Freilich: Es hat schon deutlich höhere Pegelstände im südlichen Landkreis Coburg gegeben. Aber ein Blick ins Archiv des Hochwassernachrichtendienstes des bayerischen Landesamtes für Umwelt zeigt, dass die Itz in den vergangenen zwölf Monaten nur ganz selten über die Ufer getreten ist. Nur dreimal (im März, im Mai und im Dezember) wurde die Meldestufe I überschritten. Die gilt bei einem Pegelstand von 3,50 Metern in der Schenkenau bei Kaltenbrunn. Das ist dann auch der Zeitpunkt, an dem der Landkreis Coburg die Sperr-Schilder zwischen Lahm und Hemmendorf aufstellt werden. So hoch wie gestern war der Wasserstand im Itzgrund in den vergangenen zwölf Monaten nie - das Jahreshoch lag bei 3,96 Metern am 20. Mai. Von Rekordwerten war die Itz am Dienstag bei knapp über vier Metern weit entfernt, nicht einmal die tief liegende Ortsverbindungsstraße von Gleußen hoch nach Schottenstein musste gesperrt werden.
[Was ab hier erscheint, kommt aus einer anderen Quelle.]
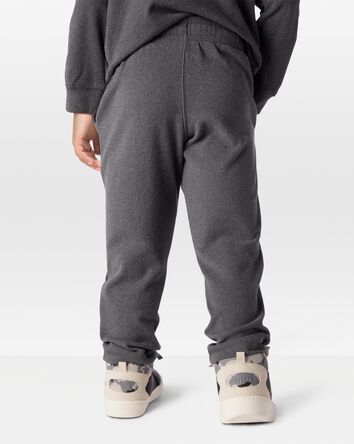 Toddler Pull-On Knit Pants, 
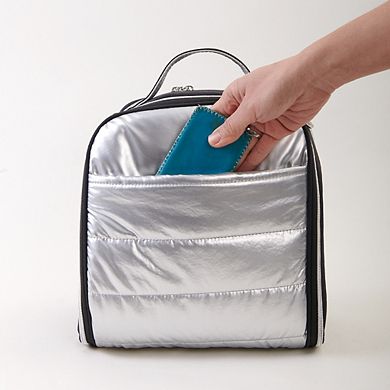 Sunveno Insulated Double-Layer Lunch Bag
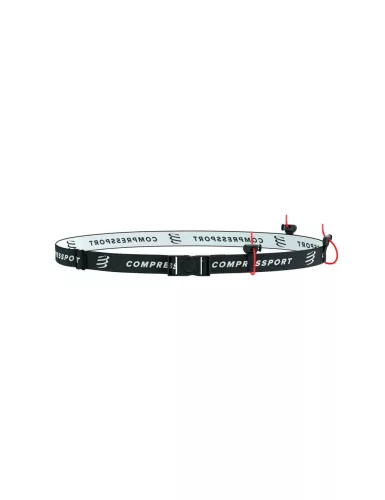 Compressport Race Belt Black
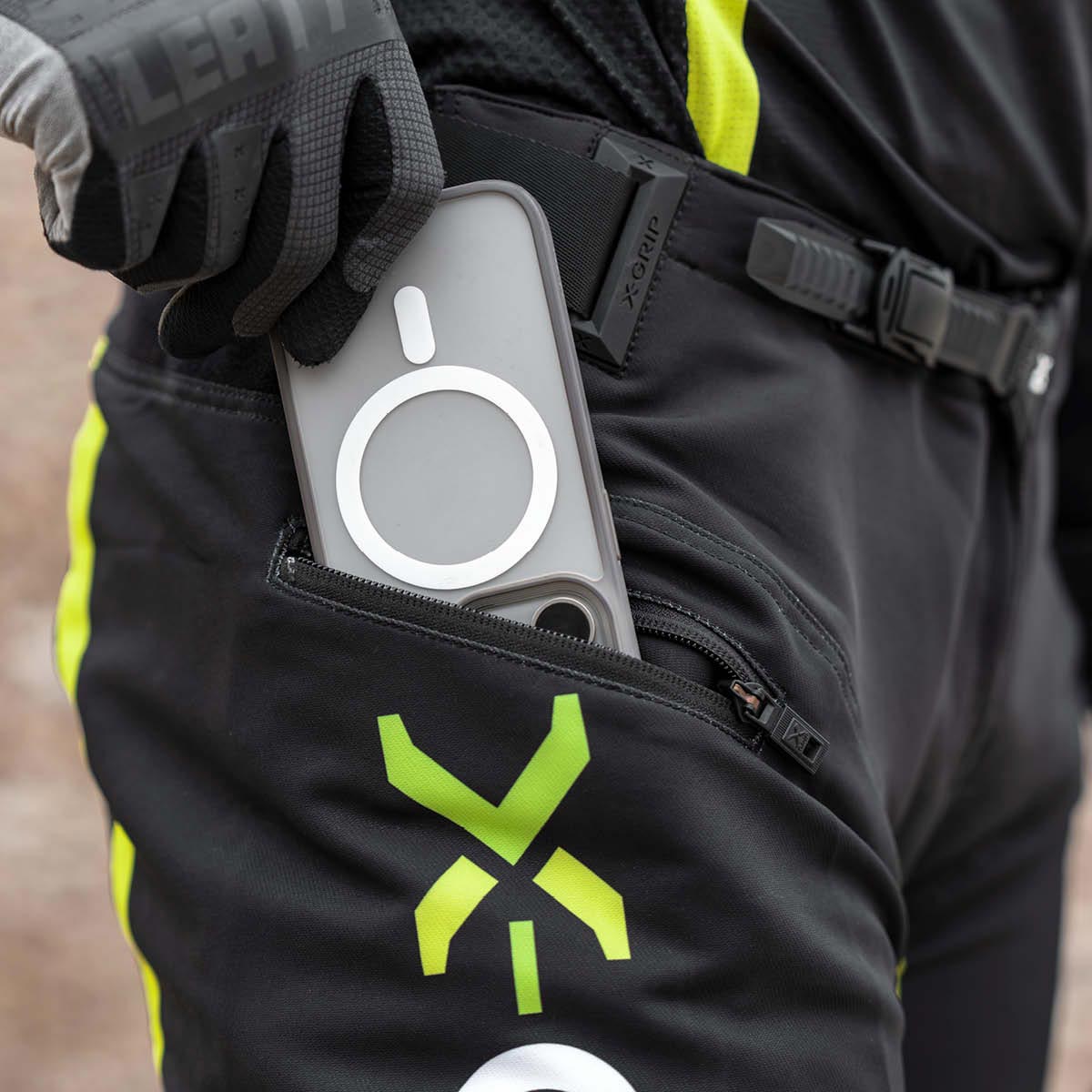 Motocross Hose TITANIUM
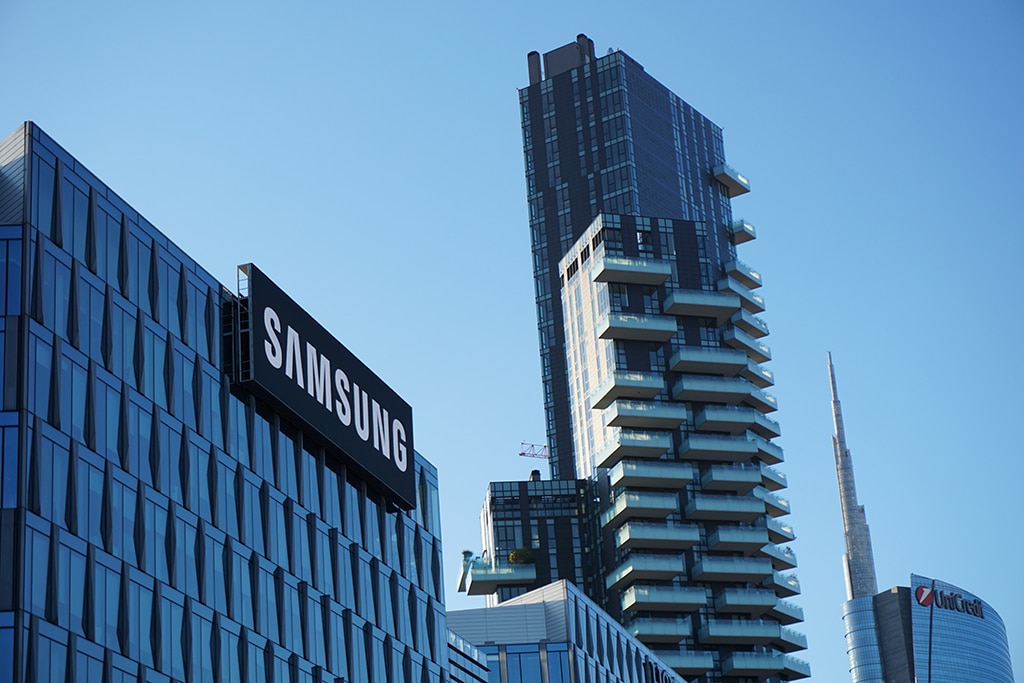 Samsung Asset Management Set to Launch First Blockchain ETF in Asia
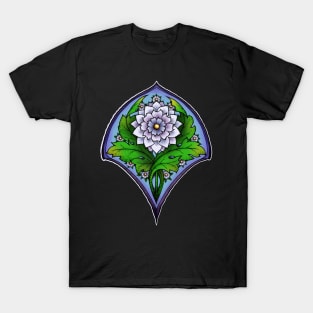 Victorian primrose T-Shirt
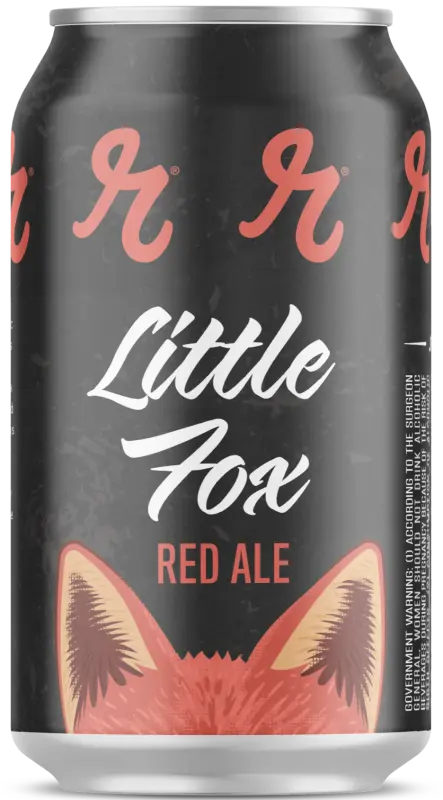Reuben's Brews Little Fox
Und Schnee liegt ja auch nicht

Deshalb herrschte im Wasserwirtschaftsamt in Kronach gestern auch Gelassenheit. "Die Situation im Coburger Land ist alles andere als besorgniserregend", bestätigte Hans Joachim Rost, der beim Wasserwirtschaftsamt für die Stadt und den Landkreis zuständig ist. Drei Tage mehr oder weniger durchgehend Regen - da sei der Wasserstand von Itz und Steinach normal.